I am trying to use Facebook prophet in spark in an Zeppelin environment and I have tried to follow the exact steps from https://github.com/facebook/prophet/issues/517, However, i get errors like below. I am simply not sure what am I to correct here or how to debug this.
My data contains a datetime features called ds, volume that I want to predict y and the segment and I am trying to build a model for each segment.
File"/hadoop14/yarn/nm/usercache/khasbab/appcache/application_1588090646020_2412/container_e168_1588090646020_2412_01_000001/py4j-0.10.7-src.zip/py4j/protocol.py", line 328, in get_return_value format(target_id, ".", name), value)

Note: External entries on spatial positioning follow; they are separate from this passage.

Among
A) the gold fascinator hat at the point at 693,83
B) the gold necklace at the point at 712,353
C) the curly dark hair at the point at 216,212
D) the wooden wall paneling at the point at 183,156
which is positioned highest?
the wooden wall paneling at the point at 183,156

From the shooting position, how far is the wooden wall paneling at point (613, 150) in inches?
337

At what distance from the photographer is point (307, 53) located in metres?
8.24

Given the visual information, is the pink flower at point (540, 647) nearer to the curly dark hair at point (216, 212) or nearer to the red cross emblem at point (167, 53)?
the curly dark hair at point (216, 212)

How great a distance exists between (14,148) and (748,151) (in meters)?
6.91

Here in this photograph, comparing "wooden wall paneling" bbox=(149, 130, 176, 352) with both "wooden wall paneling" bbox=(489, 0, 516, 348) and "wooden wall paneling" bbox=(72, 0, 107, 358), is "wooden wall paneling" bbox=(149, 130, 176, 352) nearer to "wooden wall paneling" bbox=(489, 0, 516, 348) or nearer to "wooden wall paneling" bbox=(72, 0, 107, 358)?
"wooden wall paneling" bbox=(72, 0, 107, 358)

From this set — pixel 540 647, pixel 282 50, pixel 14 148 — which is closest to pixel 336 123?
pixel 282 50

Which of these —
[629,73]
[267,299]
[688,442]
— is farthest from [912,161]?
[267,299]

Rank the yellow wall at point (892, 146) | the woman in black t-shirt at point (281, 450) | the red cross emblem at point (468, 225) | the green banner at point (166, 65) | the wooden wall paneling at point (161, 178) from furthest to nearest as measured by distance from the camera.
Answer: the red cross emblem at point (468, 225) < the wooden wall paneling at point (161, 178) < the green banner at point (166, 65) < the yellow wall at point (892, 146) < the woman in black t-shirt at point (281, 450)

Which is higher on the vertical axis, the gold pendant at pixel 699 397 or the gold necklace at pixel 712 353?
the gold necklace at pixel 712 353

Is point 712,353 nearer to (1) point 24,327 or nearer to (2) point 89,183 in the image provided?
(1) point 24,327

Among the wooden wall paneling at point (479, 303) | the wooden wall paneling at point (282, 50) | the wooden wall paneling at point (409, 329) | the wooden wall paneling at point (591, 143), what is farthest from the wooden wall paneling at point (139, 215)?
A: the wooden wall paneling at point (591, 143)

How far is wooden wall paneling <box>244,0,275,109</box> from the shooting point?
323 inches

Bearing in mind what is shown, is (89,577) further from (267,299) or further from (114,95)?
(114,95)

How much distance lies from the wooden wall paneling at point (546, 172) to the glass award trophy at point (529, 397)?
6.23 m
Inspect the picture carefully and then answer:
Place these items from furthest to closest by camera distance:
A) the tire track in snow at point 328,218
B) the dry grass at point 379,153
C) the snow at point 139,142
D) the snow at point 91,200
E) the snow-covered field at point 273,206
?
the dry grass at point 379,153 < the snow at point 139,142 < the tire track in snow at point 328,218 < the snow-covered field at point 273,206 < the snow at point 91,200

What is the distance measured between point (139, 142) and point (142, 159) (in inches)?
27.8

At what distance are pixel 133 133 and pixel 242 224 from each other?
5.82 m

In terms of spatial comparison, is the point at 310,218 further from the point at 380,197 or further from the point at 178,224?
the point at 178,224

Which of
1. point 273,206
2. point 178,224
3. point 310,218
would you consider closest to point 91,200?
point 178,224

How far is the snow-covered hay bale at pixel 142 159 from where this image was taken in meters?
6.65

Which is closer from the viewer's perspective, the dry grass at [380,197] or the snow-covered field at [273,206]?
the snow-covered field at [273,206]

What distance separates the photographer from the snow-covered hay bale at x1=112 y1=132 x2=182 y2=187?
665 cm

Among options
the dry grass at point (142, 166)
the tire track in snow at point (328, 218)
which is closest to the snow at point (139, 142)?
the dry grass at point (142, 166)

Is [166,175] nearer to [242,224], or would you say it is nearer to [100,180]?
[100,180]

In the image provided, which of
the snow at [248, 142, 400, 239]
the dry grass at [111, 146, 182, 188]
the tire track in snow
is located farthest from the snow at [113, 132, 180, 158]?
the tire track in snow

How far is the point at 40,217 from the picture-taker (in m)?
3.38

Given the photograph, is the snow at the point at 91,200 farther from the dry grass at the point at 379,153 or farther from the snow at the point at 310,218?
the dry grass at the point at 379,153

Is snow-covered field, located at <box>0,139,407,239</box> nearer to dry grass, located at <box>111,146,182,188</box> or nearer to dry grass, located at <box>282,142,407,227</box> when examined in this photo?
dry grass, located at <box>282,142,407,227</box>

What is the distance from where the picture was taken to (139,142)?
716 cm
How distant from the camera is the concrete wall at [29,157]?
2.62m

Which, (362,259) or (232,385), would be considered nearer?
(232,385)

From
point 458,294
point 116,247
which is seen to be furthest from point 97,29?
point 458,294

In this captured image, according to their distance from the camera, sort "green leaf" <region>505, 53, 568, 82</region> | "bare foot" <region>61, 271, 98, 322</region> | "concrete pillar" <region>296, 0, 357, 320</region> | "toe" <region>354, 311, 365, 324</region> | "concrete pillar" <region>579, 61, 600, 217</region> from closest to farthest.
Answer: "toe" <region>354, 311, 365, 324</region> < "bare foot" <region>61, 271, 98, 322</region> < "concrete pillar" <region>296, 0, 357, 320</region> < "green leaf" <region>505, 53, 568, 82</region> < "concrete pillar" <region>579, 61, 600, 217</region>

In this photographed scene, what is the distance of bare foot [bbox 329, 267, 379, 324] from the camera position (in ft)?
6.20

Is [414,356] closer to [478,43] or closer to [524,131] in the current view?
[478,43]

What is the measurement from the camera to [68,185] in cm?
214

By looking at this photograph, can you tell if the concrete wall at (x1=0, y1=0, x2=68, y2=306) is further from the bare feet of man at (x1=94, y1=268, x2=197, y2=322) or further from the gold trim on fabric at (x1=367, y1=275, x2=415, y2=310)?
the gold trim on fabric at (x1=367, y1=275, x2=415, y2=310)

py4j.protocol.Py4JJavaError: An error occurred while calling o3737.showString.
%livycd.pyspark
from pyspark.sql.types import StructType,StructField,StringType,TimestampType,ArrayType,DoubleType
from pyspark.sql.functions import current_date
from pyspark.sql.functions import pandas_udf, PandasUDFType
from fbprophet import Prophet
from datetime import datetime
import pandas as pd
result_schema = StructType([
StructField('segment', StringType(), True),
StructField('ds', TimestampType(), True),
StructField('trend', ArrayType(DoubleType()), True),
StructField('trend_upper', ArrayType(DoubleType()), True),
StructField('trend_lower', ArrayType(DoubleType()), True),
StructField('yearly', ArrayType(DoubleType()), True),
StructField('yearly_upper', ArrayType(DoubleType()), True),
StructField('yearly_lower', ArrayType(DoubleType()), True),
StructField('yhat', ArrayType(DoubleType()), True),
StructField('yhat_upper', ArrayType(DoubleType()), True),
StructField('yhat_lower', ArrayType(DoubleType()), True),
StructField('multiplicative_terms', ArrayType(DoubleType()), True),
StructField('multiplicative_terms_upper', ArrayType(DoubleType()), True),
StructField('multiplicative_terms_lower', ArrayType(DoubleType()), True),
StructField('additive_terms', ArrayType(DoubleType()), True),
StructField('additive_terms_upper', ArrayType(DoubleType()), True),
StructField('additive_terms_lower', ArrayType(DoubleType()), True),
])
#pandas_udf(result_schema, PandasUDFType.GROUPED_MAP)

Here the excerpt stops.